Technical Significance

General-Purpose Reasoning Breakthrough

Unlike specialized mathematical AI systems such as Google DeepMind's AlphaGeometry, OpenAI's model is a general-purpose large language model designed for broad reasoning capabilities. Alexander Wei, OpenAI technical staff member, emphasized that the achievement came "not via narrow, task-specific methodology, but by breaking new ground in general-purpose reinforcement learning and test-time compute scaling".

Advanced Mathematical Reasoning

The model demonstrated the ability to craft intricate, watertight arguments at the level of human mathematicians. According to researchers, it showed:

  • Sustained reasoning capabilities over extended periods
  • Ability to construct full mathematical arguments step-by-step
  • Creative problem-solving rather than pattern matching
  • Endurance and logic that surpassed previous AI benchmarks

The International Math Olympiad Context

Competition Prestige

The IMO, first held in 1959 in Romania, is widely regarded as the pinnacle of competitive mathematics for high school students worldwide. The competition tests participants across challenging areas including:

  • Advanced algebra and pre-calculus
  • Combinatorics
  • Geometry
  • Abstract reasoning and creative problem-solving

Historical Significance

Notable past IMO winners include renowned mathematicians Grigori Perelman and Terence Tao, both celebrated for advancing the frontiers of mathematics. The competition's difficulty level requires not just computational ability but deep mathematical creativity and insight.

Competitive Landscape

Outperforming Previous AI Systems

OpenAI's achievement is particularly significant because prior AI systems and leading large language models from Google and xAI did not reach even the bronze threshold in the same evaluation. This represents the first time an AI has performed at medal-winning human level in this competition.

Progression of AI Mathematical Capabilities

Wei illustrated the scale of advancement by noting the progression through increasingly difficult mathematical benchmarks:

  • GSM8K (~0.1 minute for top humans)
  • MATH benchmark (~1 minute)
  • AIME (~10 minutes)
  • IMO (~100 minutes)

Connection to GPT-5 Development

Implications for Future Models

While this experimental model won't be released publicly soon, OpenAI has confirmed that GPT-5 is launching shortly. The mathematical reasoning breakthrough suggests significant capabilities that may be incorporated into consumer-facing products.

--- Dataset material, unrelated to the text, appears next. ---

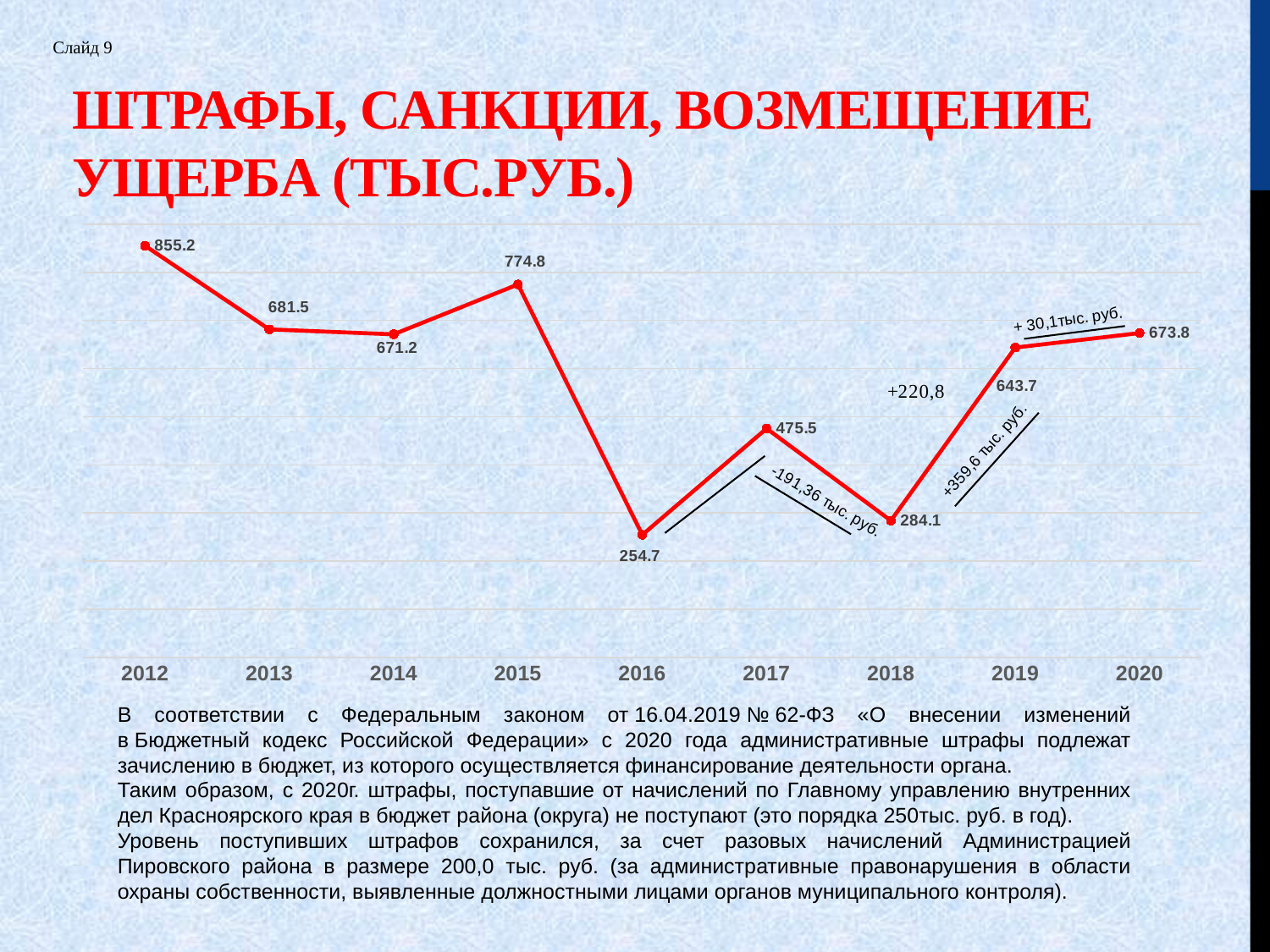
What is the value for 2016? 254.7 What is the value for 2020? 673.8 What is the value for 2012? 855.2 Which year has the highest value? 2012 What kind of chart is shown on the slide? line chart Do the values rise or fall from 2018 to 2020? rise What is the difference between the values for 2019 and 2018? 359.6 What is the difference between the values for 2020 and 2019? 30.1 How many years are plotted on the chart? 9 What is the value for 2019? 643.7 Which is larger, the value for 2017 or the value for 2018? 2017 Which year has the lowest value? 2016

Enhanced Reasoning Architecture

The success indicates that OpenAI's approach to test-time compute scaling and reinforcement learning is yielding substantial improvements in AI reasoning capabilities. This methodology could transform how AI systems approach complex, multi-step problem-solving tasks.

Critical Perspectives

Transparency Concerns

Some researchers have raised questions about the methodology. NYU professor Gary Marcus noted: "OpenAI has told us the result, but not how it was achieved. That leaves me with many questions", highlighting the need for more detailed technical disclosure.

Broader Implications

The achievement has sparked discussions about AI potentially overshadowing human intellectual achievements and raising ethical questions about AI's growing dominance in traditionally human domains.

Looking Forward

This milestone represents what OpenAI researchers call "a new level of sustained creative thinking" in artificial intelligence. The breakthrough suggests we're approaching a significant inflection point in AI capabilities, particularly in abstract reasoning and mathematical problem-solving that could have profound implications across scientific research, education, and technological development.

The experimental model's success at the IMO demonstrates that AI systems are increasingly capable of handling tasks that require not just computational power, but genuine mathematical insight, creativity, and the ability to construct rigorous logical arguments—capabilities once considered uniquely human.